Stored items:

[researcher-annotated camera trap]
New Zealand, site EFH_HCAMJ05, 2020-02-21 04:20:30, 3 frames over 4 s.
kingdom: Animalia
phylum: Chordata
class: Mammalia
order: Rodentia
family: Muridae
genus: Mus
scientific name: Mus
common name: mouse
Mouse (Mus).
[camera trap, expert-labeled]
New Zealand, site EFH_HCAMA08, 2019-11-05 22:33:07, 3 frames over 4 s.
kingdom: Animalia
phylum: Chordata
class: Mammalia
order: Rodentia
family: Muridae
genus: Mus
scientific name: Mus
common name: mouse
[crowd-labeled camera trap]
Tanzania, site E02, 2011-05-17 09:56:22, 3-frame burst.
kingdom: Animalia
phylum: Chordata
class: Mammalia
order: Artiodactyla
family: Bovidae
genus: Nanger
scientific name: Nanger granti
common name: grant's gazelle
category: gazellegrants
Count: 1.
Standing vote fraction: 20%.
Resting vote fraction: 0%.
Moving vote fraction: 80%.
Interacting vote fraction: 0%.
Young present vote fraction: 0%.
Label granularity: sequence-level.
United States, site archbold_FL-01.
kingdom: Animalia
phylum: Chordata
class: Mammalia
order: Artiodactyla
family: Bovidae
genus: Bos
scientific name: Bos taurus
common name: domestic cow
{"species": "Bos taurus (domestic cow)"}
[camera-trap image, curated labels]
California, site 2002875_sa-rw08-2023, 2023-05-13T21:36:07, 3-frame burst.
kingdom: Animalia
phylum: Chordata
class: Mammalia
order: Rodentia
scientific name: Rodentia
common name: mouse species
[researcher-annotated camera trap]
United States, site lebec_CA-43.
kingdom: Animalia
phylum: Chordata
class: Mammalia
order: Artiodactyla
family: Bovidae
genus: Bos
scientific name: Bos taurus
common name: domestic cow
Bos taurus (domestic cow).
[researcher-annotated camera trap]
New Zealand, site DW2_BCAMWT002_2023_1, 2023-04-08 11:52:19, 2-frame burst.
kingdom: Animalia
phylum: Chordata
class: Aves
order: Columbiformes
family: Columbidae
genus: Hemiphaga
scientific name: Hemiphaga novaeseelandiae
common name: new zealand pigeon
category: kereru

WHAT YOU NEED TO DO => Look through the records above for the string "States", then copy every line that has it.

EXERCISE SOLUTION =>
United States, site archbold_FL-01.
United States, site lebec_CA-43.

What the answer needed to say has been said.